Interlibrary Loan is a wonderful thing, as I was reminded of this yesterday. I was planning my talk for our Oaks & Maples school at Secrest Arboretum tomorrow (https://agnr.osu.edu; The Oaks vs. the Maples link). I remembered the words from a book I had uncovered a few years ago and had recently ordered from our marvelous Clevnet Interlibrary Loan here in northeast Ohio: Forest Tree of Ohio: Field Guide to Common Trees of Ohio, by Joseph H. Illick, in cooperation with…Edmund Secrest, state forester of Ohio. Published in…1927.
Actually, the slide is from Paul Snyder of Secrest Arboretum. Chestnut oak propagation: Mighty oaks from little acorns grow!
I had received this small pamphlet-like book this weekend. Here are some words of wisdom, from Joseph Illick and Edmund Secrest: “Each year a greater number of boy and girls go out into the fields and forests to take part in some outdoor program of education. To be able to participate in such a wholesome and practical program of education is to enjoy one of the greatest educational privileges ever made available to the young folks of any land.”

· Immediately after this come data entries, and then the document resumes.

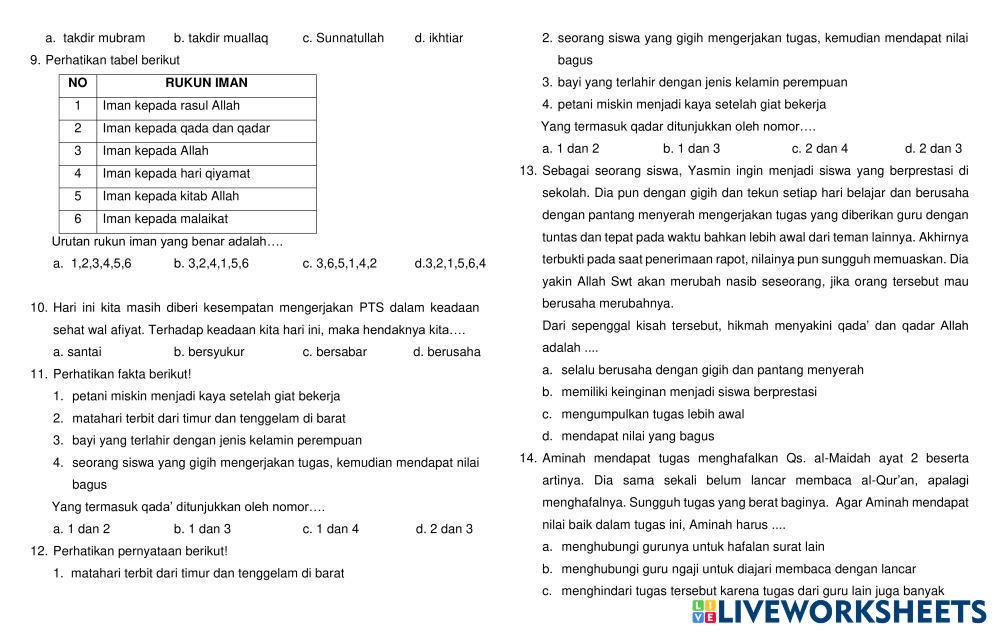 a. takdir mubram b. takdir muallaq c. Sunnatullah d. ikhtiar

9. Perhatikan tabel berikut

| NO | RUKUN IMAN |
|---|---|
| 1 | Iman kepada rasul Allah |
| 2 | Iman kepada qada dan qadar |
| 3 | Iman kepada Allah |
| 4 | Iman kepada hari qiyamat |
| 5 | Iman kepada kitab Allah |
| 6 | Iman kepada malaikat |

Urutan rukun iman yang benar adalah….

a. 1,2,3,4,5,6 b. 3,2,4,1,5,6 c. 3,6,5,1,4,2 d.3,2,1,5,6,4

10. Hari ini kita masih diberi kesempatan mengerjakan PTS dalam keadaan sehat wal afiyat. Terhadap keadaan kita hari ini, maka hendaknya kita….

a. santai b. bersyukur c. bersabar d. berusaha

11. Perhatikan fakta berikut!

1. petani miskin menjadi kaya setelah giat bekerja
2. matahari terbit dari timur dan tenggelam di barat
3. bayi yang terlahir dengan jenis kelamin perempuan
4. seorang siswa yang gigih mengerjakan tugas, kemudian mendapat nilai bagus

Yang termasuk qada' ditunjukkan oleh nomor….

a. 1 dan 2 b. 1 dan 3 c. 1 dan 4 d. 2 dan 3

12. Perhatikan pernyataan berikut!

1. matahari terbit dari timur dan tenggelam di barat
2. seorang siswa yang gigih mengerjakan tugas, kemudian mendapat nilai bagus
3. bayi yang terlahir dengan jenis kelamin perempuan
4. petani miskin menjadi kaya setelah giat bekerja

Yang termasuk qadar ditunjukkan oleh nomor….

a. 1 dan 2 b. 1 dan 3 c. 2 dan 4 d. 2 dan 3

13. Sebagai seorang siswa, Yasmin ingin menjadi siswa yang berprestasi di sekolah. Dia pun dengan gigih dan tekun setiap hari belajar dan berusaha dengan pantang menyerah mengerjakan tugas yang diberikan guru dengan tuntas dan tepat pada waktu bahkan lebih awal dari teman lainnya. Akhirnya terbukti pada saat penerimaan rapot, nilainya pun sungguh memuaskan. Dia yakin Allah Swt akan merubah nasib seseorang, jika orang tersebut mau berusaha merubahnya.

Dari sepenggal kisah tersebut, hikmah menyakini qada' dan qadar Allah adalah ....

a. selalu berusaha dengan gigih dan pantang menyerah
b. memiliki keinginan menjadi siswa berprestasi
c. mengumpulkan tugas lebih awal
d. mendapat nilai yang bagus

14. Aminah mendapat tugas menghafalkan Qs. al-Maidah ayat 2 beserta artinya. Dia sama sekali belum lancar membaca al-Qur'an, apalagi menghafalnya. Sungguh tugas yang berat baginya. Agar Aminah mendapat nilai baik dalam tugas ini, Aminah harus ....

a. menghubungi gurunya untuk hafalan surat lain
b. menghubungi guru ngaji untuk diajari membaca dengan lancar
c. menghindari tugas tersebut karena tugas dari guru lain juga banyak

LIVEWORKSHEETS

The trunks of three-flowered maple taken at Ashland College last week.
From this boy: Amen. There are descriptions of our common trees, and of uncommon trees that Edmund Secrest had visited, such as a baldcypress in Chillicothe that was 10 feet in circumference, I wonder if it still there. “To know trees is to love and protect them. In teaching our boys and girls about trees we will place in their possession an unafraid attitude towards the out-of-doors and thus instill into them the duty of preserving tree homes for our cheery bird friends.”
Baldcypress and blue sky to the right at Secrest Arboretum in Wooster
Oliver Wendell Holmes (jurist and apparently, poet) is quoted: “I have written many verses, but the best poems I have produced are the trees I planted on the hillside.” Oaks and maples, and ashes. As a group from Davey Tree yesterday, myself and with phone help from OSU Woodland Steward leader Kathy Smith pondered a dieback problem on pignut hickory (Carya glabra), I turned to its entry in this book: “It is sometimes classified as the strongest and toughest of the hickories. And hickories themselves are among the toughest of trees, so we are puzzled by this dieback, but are on the diagnostic case.
A puzzling dieback of pignut hickory at a northeast Ohio site
The book closes with a challenge that all of us girls and boys can meet; “To know 25 trees means that you are acquainted with about one-third of all the common trees in Ohio. This is an accomplishment of which you will have a right to be proud. Today is the best time to begin your tree record.”
Or tomorrow, Come to a program. Start your own program. Teach your children, and the child within yourself, well. Learn a tree a day.